====== Texte source

Bien qu'aucune donnée officielle ne soit disponible, les jeunes sont nombreux à ne pas vouloir voter samedi.
Ils formaient le gros des troupes des manifestants prodémocratie du Hirak qui demandaient un changement radical du système politique, un Etat civil et le cantonnement de l’armée dans les casernes, lors de la présidentielle de 2019, à laquelle l'abstention avait atteint un taux record de 60%.
Vêtu d'un tee-shirt du club de foot de Barcelone, Karim Beldjoudi, chômeur de 19 ans, est tout aussi désabusé que son ami coiffeur: "franchement, en cinq ans (de mandat Tebboune, ndlr), nous n'avons vu aucun progrès ni développement dans le pays, rien n'a changé dans notre situation".
S'adressant clairement à la jeunesse, Abdelmadjid Tebboune a promis lors d'un meeting pré-électoral à Oran (ouest) 450.000 nouveaux emplois et un relèvement de 13.000 à 20.000 dinars (133 euros) -- au niveau du salaire minimum -- de l'allocation chômage mensuelle, qu'il a créée en 2022 pour les 19-40 ans.
Mais pour Fouad Brahimi, un peintre de 22 ans, les jeunes veulent "des emplois, car cette allocation n'est pas durable".
L'économie qui croît au rythme de 4% par an, permettant actuellement de financer de telles aides sociales, reste en effet très dépendante des exportations de gaz naturel, dont les cours ont flambé depuis la guerre en Ukraine en 2022.
Pour le jeune artiste, il n'y a que "des répétitions dans les réformes, et rien n'avance vraiment. On peut dire que le président Tebboune a partiellement redressé le pays, mais il ne fait que continuer les projets lancés avant lui".
En Algérie, les moins de 30 ans représentent plus de la moitié de la population, soit environ 23 millions de personnes. Or le chômage touche près d'un jeune sur trois, pour une moyenne nationale d'environ 12%, selon des statistiques officielles.
Un rêve: "la harga"
Rencontré devant une permanence du candidat Tebboune, Sami Rahmani, 39 ans, hésite à s'exprimer en public, car certains le dépeignent comme "un traître au Hirak" dont il était "un élément actif".

============
====== Entrées fournies

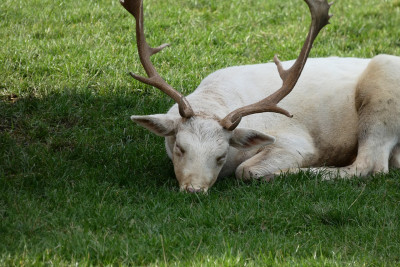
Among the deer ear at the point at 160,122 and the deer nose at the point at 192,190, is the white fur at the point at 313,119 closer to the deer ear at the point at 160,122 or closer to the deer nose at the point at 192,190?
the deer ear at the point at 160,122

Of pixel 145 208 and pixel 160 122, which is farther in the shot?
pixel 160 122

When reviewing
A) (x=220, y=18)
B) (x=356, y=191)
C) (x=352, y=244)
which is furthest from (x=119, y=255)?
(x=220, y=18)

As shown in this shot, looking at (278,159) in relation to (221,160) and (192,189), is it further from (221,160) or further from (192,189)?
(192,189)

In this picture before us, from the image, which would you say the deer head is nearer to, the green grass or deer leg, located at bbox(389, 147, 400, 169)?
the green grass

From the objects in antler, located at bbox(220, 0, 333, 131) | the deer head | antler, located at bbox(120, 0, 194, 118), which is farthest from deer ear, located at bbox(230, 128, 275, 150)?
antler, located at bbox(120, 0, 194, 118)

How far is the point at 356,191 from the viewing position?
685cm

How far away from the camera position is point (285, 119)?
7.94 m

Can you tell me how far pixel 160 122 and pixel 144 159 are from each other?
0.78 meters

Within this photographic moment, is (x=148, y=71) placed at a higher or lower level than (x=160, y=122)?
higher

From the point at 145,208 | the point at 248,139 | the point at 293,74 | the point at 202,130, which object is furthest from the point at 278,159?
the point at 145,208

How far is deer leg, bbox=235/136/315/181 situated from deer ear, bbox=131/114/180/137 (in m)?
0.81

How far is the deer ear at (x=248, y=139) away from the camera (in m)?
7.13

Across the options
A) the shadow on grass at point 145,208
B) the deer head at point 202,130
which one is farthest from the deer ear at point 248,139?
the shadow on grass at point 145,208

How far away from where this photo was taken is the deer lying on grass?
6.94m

============

Consigne: Rédigez la suite de l'article sur les jeunes Algériens face à l'élection présidentielle, à partir de sa dernière phrase. La liste constitue un matériau indépendant du texte.

Résultat de l'exercice:
Même s'il est sans emploi, il se déclare "satisfait" des "cinq dernières années, car le président a vraiment fait des efforts". "Les prochaines années, il en fera encore plus, et apportera du soutien aux jeunes marginalisés, car nous voyons des jeunes avec des diplômes mais sans emploi".
Chaque année, des milliers de jeunes diplômés ne trouvent pas un travail correspondant à leur formation. Ils sont nombreux dans de petits boulots précaires de l'économie informelle: coursiers, vendeurs à la sauvette, taxis VTC, etc.
Chadli Isshak, un étudiant de 21 ans, estime que le premier quinquennat "coïncidait avec la période du Covid-19, donc M. Tebboune n'a pas pu terminer les projets qu'il a commencés" même "s'il a créé des emplois et réduit la dette".
Interrogés un jour de chaleur caniculaire à Alger, Abdenour, coiffeur, et Karim, chômeur, sont pour leur part sans illusions.
Ils ont voulu discuter avec l'AFP dans un café appartenant à l'Union des sourds-muets d'Alger, disant sans moquerie, "préférer être en compagnie de personnes muettes que de gens qui parlent pour faire un tas de promesses sans les tenir".
Tous deux n'ont désormais qu'"un seul rêve: la harga", la traversée clandestine de la Méditerranée vers l'Europe.
Des centaines de jeunes algériens en proie au mal-être tentent chaque année la "harga". Pour les décourager, les autorités ont criminalisé les tentatives d'émigration illégale. (Quid avec AFP)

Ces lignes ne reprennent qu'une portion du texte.